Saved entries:
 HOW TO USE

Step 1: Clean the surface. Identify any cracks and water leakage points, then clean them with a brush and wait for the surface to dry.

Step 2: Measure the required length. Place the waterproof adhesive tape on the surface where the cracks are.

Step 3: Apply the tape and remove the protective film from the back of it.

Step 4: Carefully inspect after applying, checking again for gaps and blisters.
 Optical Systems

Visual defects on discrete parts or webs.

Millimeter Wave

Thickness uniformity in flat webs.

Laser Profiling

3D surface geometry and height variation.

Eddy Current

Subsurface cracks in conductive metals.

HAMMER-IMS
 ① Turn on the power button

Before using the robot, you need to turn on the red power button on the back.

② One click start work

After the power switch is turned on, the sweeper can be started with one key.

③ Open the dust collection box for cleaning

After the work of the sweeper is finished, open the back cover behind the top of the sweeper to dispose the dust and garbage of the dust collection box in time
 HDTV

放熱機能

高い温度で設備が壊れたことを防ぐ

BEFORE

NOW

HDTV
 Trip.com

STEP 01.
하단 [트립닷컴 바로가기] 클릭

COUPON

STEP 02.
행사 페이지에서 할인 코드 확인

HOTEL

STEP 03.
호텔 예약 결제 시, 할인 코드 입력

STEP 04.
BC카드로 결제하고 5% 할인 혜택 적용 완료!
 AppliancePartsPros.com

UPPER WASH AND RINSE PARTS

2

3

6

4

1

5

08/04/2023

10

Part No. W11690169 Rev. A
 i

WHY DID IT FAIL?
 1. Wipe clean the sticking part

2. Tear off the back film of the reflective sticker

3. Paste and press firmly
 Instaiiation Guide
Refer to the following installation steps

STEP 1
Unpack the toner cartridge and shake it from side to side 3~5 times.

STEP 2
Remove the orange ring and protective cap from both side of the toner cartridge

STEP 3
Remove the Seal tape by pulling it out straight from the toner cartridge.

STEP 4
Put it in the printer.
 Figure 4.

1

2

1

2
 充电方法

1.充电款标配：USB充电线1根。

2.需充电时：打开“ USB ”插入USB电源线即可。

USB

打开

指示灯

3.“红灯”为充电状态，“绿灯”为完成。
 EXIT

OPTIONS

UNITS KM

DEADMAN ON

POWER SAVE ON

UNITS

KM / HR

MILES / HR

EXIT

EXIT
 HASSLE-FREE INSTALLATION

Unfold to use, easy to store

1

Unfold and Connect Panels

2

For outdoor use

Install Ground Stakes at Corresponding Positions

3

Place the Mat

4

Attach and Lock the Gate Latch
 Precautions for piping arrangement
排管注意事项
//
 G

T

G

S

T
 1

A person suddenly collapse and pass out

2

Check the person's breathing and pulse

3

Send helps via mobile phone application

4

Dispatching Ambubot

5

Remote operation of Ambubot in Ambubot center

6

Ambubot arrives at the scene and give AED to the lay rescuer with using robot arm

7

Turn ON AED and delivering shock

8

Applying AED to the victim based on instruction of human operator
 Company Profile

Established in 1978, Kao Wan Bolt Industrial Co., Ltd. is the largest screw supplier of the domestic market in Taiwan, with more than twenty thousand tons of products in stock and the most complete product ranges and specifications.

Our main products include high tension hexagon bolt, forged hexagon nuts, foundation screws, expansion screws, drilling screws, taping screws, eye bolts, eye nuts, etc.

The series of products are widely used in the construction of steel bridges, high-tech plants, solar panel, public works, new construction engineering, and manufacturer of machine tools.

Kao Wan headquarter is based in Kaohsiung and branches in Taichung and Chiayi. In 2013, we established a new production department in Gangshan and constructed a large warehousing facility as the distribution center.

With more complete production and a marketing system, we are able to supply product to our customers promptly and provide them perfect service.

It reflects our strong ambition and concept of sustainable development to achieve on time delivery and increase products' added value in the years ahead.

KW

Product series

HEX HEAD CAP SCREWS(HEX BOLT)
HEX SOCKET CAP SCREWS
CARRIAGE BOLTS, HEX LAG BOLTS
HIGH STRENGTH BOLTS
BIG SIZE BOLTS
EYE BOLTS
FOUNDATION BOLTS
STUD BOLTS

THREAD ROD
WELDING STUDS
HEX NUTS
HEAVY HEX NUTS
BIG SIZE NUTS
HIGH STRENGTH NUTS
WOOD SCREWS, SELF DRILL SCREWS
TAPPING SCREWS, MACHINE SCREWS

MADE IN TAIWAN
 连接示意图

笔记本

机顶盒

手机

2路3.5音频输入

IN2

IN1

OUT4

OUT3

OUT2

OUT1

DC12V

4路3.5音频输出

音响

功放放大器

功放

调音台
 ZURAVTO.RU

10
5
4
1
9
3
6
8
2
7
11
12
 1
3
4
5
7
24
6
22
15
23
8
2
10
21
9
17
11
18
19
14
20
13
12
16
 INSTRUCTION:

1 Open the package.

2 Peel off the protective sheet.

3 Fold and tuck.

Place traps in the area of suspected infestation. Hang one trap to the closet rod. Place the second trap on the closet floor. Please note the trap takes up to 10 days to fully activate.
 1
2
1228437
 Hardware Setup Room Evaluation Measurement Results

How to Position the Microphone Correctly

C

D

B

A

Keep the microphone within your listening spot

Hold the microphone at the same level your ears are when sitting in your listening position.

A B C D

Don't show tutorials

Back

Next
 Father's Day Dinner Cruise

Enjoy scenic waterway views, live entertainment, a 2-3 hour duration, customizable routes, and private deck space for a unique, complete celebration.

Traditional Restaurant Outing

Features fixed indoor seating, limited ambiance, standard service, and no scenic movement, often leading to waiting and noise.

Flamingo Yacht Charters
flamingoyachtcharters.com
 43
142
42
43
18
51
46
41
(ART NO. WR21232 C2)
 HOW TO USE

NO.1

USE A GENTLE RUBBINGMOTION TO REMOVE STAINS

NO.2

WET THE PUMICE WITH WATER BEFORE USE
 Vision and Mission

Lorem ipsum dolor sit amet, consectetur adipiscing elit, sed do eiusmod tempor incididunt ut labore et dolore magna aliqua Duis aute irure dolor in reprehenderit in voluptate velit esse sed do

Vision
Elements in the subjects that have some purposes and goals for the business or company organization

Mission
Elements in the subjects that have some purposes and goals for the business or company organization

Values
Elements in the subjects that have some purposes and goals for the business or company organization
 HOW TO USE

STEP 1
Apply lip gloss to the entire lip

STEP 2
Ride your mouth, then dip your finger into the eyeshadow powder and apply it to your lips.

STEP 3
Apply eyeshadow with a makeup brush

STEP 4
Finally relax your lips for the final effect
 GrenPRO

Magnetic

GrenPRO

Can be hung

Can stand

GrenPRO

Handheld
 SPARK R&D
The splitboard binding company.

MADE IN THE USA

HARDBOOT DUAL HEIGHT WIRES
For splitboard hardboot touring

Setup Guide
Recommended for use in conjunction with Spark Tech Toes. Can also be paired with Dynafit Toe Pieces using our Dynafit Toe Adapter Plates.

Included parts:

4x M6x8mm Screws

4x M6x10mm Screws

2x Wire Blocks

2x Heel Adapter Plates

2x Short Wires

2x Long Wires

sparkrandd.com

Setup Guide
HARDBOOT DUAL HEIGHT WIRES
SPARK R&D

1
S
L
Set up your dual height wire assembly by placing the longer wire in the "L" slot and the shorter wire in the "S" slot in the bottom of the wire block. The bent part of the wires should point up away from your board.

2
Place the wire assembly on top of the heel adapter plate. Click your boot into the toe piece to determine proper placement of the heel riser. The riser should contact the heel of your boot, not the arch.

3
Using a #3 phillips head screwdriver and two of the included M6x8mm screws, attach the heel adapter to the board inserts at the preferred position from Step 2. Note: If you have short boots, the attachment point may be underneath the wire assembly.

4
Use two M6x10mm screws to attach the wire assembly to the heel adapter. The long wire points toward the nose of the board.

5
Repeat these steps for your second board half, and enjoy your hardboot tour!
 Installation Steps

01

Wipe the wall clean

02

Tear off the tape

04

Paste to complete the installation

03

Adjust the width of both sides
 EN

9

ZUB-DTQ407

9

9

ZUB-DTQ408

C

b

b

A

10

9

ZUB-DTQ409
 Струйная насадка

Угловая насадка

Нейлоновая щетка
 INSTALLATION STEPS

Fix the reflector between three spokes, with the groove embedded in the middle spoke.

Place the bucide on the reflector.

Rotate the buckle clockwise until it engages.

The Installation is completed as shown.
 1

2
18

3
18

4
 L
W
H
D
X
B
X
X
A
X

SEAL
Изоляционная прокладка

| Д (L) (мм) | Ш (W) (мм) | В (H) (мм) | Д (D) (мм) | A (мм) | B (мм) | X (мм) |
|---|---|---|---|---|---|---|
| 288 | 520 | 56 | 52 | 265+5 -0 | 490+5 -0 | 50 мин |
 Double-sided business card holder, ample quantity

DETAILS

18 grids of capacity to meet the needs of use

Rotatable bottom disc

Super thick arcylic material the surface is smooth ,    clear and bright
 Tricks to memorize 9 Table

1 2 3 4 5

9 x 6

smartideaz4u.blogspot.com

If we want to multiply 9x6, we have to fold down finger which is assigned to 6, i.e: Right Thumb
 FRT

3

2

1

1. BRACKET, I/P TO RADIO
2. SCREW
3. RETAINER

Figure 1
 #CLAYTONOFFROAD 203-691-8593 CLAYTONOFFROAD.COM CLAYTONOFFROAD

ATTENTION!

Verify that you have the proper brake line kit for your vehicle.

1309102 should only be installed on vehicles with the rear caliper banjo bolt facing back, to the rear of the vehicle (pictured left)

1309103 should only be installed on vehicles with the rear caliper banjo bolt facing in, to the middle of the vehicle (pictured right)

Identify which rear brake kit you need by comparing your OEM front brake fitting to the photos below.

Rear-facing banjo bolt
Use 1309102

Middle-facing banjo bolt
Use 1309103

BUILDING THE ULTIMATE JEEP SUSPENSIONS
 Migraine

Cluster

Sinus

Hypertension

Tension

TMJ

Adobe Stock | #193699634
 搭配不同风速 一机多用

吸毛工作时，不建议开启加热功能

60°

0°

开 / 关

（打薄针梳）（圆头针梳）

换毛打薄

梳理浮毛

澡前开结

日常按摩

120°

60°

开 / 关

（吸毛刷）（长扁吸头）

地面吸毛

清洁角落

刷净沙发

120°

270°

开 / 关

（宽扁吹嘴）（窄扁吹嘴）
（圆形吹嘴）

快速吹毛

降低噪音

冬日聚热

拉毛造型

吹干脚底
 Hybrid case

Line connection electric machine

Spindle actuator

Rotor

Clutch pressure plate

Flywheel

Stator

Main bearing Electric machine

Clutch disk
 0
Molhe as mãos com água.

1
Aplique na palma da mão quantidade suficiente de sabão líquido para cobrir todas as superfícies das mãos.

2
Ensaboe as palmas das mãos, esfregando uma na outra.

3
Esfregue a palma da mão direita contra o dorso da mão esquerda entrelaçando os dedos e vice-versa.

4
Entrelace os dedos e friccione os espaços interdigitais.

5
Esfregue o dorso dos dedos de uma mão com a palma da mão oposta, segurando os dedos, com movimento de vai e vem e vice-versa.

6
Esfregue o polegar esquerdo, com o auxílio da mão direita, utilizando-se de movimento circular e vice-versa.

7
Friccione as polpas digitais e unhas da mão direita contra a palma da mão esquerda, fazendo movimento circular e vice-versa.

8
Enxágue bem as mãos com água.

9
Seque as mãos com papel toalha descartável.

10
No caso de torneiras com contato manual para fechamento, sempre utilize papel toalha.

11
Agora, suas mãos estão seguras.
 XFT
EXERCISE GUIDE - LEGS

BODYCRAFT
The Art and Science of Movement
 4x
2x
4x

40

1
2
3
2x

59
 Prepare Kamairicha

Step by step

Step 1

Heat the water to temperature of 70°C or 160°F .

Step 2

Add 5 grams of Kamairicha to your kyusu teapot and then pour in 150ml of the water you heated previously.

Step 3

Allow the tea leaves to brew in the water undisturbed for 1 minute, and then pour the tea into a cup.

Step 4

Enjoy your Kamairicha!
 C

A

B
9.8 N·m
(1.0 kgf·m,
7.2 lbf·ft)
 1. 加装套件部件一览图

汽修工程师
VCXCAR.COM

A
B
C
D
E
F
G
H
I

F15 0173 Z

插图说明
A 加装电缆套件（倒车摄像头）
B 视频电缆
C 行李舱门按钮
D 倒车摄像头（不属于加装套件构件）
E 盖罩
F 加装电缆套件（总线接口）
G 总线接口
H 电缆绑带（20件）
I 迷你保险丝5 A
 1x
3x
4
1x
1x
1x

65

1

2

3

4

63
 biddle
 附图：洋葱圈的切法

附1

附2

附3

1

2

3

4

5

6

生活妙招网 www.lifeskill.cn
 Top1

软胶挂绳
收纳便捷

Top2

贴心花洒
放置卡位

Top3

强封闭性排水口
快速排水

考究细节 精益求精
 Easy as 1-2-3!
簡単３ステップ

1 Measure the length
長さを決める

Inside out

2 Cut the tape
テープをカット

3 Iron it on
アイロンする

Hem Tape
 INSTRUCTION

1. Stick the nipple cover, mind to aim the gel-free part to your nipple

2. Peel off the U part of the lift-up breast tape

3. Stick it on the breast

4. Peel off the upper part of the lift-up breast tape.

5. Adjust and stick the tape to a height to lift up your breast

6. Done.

TASK STATEMENT:
Above are the records; report each line in them that includes the word "service".

REPLY:
With more complete production and a marketing system, we are able to supply product to our customers promptly and provide them perfect service.
Features fixed indoor seating, limited ambiance, standard service, and no scenic movement, often leading to waiting and noise.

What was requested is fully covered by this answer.